Marília Caetano Rodrigues Morais
Through the Threads of the Bykyrè: Memory Regimes and the Recontextualization of Iny (Karajá) ‘Mats’ in the Ethnology Museums of Berlin and Leipzig

My research aims to investigate the production, circulation, and collection of bykyrè, mats made from buriti palm fibers that are woven by Iny (Karajá) women. These mats play crucial roles in the daily and ritual life of the Iny people and extend beyond typical classification as “utilitarian objects” in ethnological museums.
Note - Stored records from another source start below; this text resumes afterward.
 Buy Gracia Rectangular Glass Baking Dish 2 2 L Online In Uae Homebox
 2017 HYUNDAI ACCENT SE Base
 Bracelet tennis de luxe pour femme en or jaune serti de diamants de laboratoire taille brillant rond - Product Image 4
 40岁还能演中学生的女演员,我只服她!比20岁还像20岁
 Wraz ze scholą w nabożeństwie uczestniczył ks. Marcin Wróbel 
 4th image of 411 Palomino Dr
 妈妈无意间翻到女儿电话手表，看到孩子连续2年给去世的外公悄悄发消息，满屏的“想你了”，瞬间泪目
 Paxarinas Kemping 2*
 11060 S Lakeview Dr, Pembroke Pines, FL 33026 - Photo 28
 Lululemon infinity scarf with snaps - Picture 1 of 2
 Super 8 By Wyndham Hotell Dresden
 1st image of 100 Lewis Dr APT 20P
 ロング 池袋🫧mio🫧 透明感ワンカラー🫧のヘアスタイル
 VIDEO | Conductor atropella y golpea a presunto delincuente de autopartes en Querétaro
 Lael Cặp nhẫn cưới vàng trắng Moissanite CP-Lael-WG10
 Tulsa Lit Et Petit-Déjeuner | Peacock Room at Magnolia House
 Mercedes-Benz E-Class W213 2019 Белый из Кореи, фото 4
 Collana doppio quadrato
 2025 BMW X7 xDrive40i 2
My study examines the relationship between different generations of Iny women who currently weave the bykyrè and their connection to the bykyrè “of the ancients” which are housed in museum collections. The fieldwork will focus on mapping, locating, accessing, and analyzing the oldest known bykyrè in Iny (Karajá) collections held by ethnological museums in Berlin and Leipzig, Germany. The research aims to understand the different “regimes of memory” (Fabian, 2001; Oliveira, 2016; Nawa, 2023), both indigenous and non-indigenous, that are activated through the bykyrè. It will also include an analysis of production techniques, scientific practices, and discourses associated with the bykyrè in collections made by Paul Ehrenreich (1888) and Fritz Krause (1904). Engaging with ethnology, museology, material culture studies, and ethnoarchaeology, this research will inform anthropological scholarship by: contributing to the recontextualization of the bykyrè in the history of anthropology, and challenging hierarchies and inequalities in the relationship between ethnological museums and indigenous peoples.